▶ _Given data_
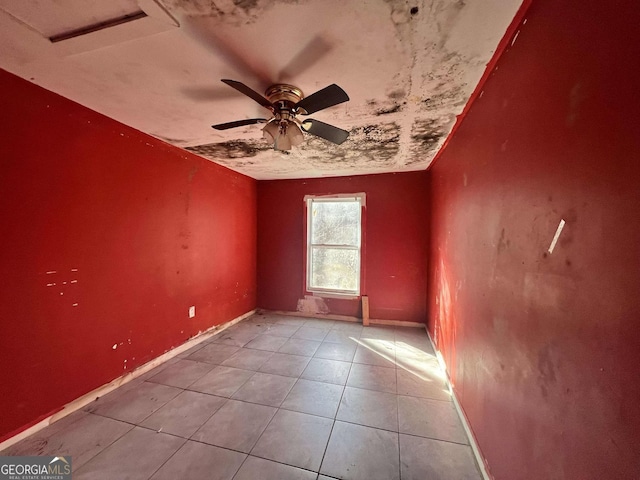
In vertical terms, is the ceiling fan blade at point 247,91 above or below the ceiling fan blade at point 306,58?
below

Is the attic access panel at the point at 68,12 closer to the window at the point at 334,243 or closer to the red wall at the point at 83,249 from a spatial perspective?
the red wall at the point at 83,249

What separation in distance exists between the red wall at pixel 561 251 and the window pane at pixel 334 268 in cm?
241

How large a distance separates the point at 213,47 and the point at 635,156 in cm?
165

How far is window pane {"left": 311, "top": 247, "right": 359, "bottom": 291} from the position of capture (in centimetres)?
383

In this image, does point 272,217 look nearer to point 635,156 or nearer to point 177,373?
point 177,373

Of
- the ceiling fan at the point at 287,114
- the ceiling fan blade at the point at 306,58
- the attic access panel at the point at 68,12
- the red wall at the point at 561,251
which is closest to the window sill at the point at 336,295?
the red wall at the point at 561,251

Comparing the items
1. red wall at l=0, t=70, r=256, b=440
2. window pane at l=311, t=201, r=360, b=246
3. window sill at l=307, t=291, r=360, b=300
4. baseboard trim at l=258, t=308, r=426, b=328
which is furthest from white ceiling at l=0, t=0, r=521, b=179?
baseboard trim at l=258, t=308, r=426, b=328

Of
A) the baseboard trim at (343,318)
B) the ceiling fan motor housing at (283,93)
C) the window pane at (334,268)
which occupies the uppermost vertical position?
the ceiling fan motor housing at (283,93)

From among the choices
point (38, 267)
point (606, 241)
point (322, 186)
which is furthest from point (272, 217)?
point (606, 241)

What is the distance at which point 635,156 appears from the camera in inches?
21.1

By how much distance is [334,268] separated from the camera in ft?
12.9

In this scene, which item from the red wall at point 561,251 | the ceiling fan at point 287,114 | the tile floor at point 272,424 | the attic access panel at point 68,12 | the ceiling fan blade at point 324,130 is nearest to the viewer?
the red wall at point 561,251

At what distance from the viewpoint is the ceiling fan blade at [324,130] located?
1590 millimetres

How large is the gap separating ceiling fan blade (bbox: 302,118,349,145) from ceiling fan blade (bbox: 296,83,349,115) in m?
0.11
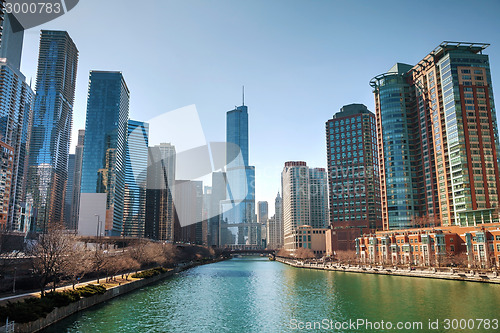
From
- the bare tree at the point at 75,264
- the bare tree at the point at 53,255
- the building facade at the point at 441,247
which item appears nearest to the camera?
the bare tree at the point at 53,255

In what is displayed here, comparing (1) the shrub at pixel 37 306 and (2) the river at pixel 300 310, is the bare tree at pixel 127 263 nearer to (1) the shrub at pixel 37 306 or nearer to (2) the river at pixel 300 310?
(2) the river at pixel 300 310

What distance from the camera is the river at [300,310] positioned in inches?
1855

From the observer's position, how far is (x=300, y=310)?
193ft

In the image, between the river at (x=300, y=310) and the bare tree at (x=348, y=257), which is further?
the bare tree at (x=348, y=257)

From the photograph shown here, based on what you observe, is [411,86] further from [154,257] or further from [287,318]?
[287,318]

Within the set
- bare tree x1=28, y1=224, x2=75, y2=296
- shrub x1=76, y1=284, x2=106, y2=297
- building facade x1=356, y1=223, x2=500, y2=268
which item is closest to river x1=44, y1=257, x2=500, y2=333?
shrub x1=76, y1=284, x2=106, y2=297

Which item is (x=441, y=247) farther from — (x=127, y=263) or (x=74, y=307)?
(x=74, y=307)

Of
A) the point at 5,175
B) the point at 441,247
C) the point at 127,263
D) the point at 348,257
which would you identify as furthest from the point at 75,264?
the point at 348,257

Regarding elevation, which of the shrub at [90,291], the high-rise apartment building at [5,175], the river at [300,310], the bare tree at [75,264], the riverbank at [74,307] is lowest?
the river at [300,310]

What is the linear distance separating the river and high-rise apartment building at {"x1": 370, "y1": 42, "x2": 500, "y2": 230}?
63.4 m

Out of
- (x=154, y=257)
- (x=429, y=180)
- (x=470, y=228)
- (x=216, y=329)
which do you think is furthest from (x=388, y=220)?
(x=216, y=329)

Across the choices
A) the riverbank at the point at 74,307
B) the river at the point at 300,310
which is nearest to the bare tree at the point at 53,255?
the riverbank at the point at 74,307

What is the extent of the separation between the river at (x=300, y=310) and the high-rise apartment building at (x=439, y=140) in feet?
208

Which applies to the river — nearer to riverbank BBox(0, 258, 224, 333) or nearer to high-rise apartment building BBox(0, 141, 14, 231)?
riverbank BBox(0, 258, 224, 333)
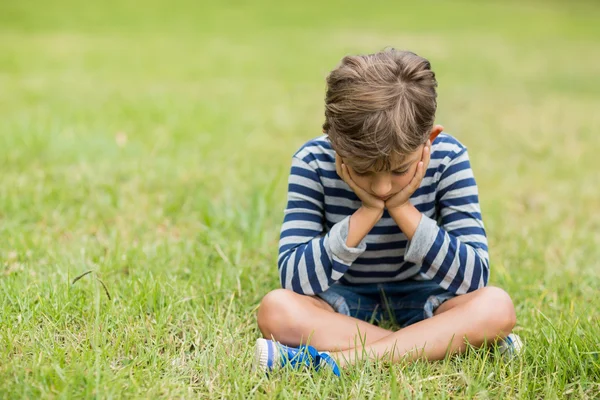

▶ _Exercise_
Please extract all of the rows above verbatim, omitting the pictures.

▶ _Output of the task_
In vertical terms, is the ceiling fan blade at point 247,91 above or below the ceiling fan blade at point 306,58?
below

Is the attic access panel at the point at 68,12 closer to the window at the point at 334,243 or closer to the red wall at the point at 83,249 from a spatial perspective?
the red wall at the point at 83,249

What separation in distance exists between the red wall at pixel 561 251 and the window pane at pixel 334 268 in cm?
241

How large a distance separates the point at 213,47 and the point at 635,156 in cm?
165

How far is window pane {"left": 311, "top": 247, "right": 359, "bottom": 291} from the position of capture (in centimetres)?
383

In this image, does point 272,217 look nearer to point 635,156 or nearer to point 177,373?
point 177,373

Of
- the ceiling fan at the point at 287,114
- the ceiling fan blade at the point at 306,58
- the attic access panel at the point at 68,12
- the red wall at the point at 561,251
which is closest to the window sill at the point at 336,295?
the red wall at the point at 561,251

Comparing the items
1. red wall at l=0, t=70, r=256, b=440
2. window pane at l=311, t=201, r=360, b=246
3. window sill at l=307, t=291, r=360, b=300
4. baseboard trim at l=258, t=308, r=426, b=328
which is furthest from white ceiling at l=0, t=0, r=521, b=179?
baseboard trim at l=258, t=308, r=426, b=328

Of
A) the baseboard trim at (343,318)
B) the ceiling fan motor housing at (283,93)
C) the window pane at (334,268)
which occupies the uppermost vertical position?
the ceiling fan motor housing at (283,93)

From among the choices
point (38, 267)
point (606, 241)
point (322, 186)
which is furthest from point (272, 217)?
point (606, 241)

What is the distance at which point 635,156 appears from the camera in inches?
21.1

By how much distance is [334,268] separated from the camera in ft?
12.9

In this scene, which item from the red wall at point 561,251 | the ceiling fan at point 287,114 | the tile floor at point 272,424 | the attic access panel at point 68,12 | the ceiling fan blade at point 324,130 is nearest to the viewer?
the red wall at point 561,251

At what distance from the viewpoint is the ceiling fan blade at [324,130] located?
1590 millimetres

How large is the gap separating ceiling fan blade (bbox: 302,118,349,145) from ceiling fan blade (bbox: 296,83,349,115) in m?
0.11
From
- the bare tree at the point at 75,264
- the bare tree at the point at 53,255
- the building facade at the point at 441,247
which item appears nearest to the camera?
the bare tree at the point at 53,255

In what is displayed here, comparing (1) the shrub at pixel 37 306 and (2) the river at pixel 300 310, is the bare tree at pixel 127 263 nearer to (1) the shrub at pixel 37 306 or nearer to (2) the river at pixel 300 310?
(2) the river at pixel 300 310

What distance from the camera is the river at [300,310] positioned in inches?
1855

From the observer's position, how far is (x=300, y=310)?
193ft

In the image, between the river at (x=300, y=310) and the bare tree at (x=348, y=257), which is further?
the bare tree at (x=348, y=257)

From the photograph shown here, based on what you observe, is [411,86] further from [154,257] or further from [287,318]?
[287,318]

Within the set
- bare tree x1=28, y1=224, x2=75, y2=296
- shrub x1=76, y1=284, x2=106, y2=297
- building facade x1=356, y1=223, x2=500, y2=268
which item is closest to river x1=44, y1=257, x2=500, y2=333?
shrub x1=76, y1=284, x2=106, y2=297

Which item is (x=441, y=247) farther from — (x=127, y=263) or (x=74, y=307)?
(x=74, y=307)

Of
A) the point at 5,175
B) the point at 441,247
C) the point at 127,263
D) the point at 348,257
which would you identify as furthest from the point at 75,264?
the point at 348,257

Regarding elevation, which of the shrub at [90,291], the high-rise apartment building at [5,175], the river at [300,310], the bare tree at [75,264], the riverbank at [74,307] is lowest?
the river at [300,310]

What is the linear distance separating the river and high-rise apartment building at {"x1": 370, "y1": 42, "x2": 500, "y2": 230}?
63.4 m

Out of
- (x=154, y=257)
- (x=429, y=180)
- (x=470, y=228)
- (x=216, y=329)
which do you think is furthest from (x=388, y=220)?
(x=216, y=329)

Across the choices
A) the riverbank at the point at 74,307
B) the river at the point at 300,310
which is nearest to the bare tree at the point at 53,255?
the riverbank at the point at 74,307

What is the extent of the separation between the river at (x=300, y=310) and the high-rise apartment building at (x=439, y=140) in feet?
208

Which applies to the river — nearer to riverbank BBox(0, 258, 224, 333) or nearer to high-rise apartment building BBox(0, 141, 14, 231)?
riverbank BBox(0, 258, 224, 333)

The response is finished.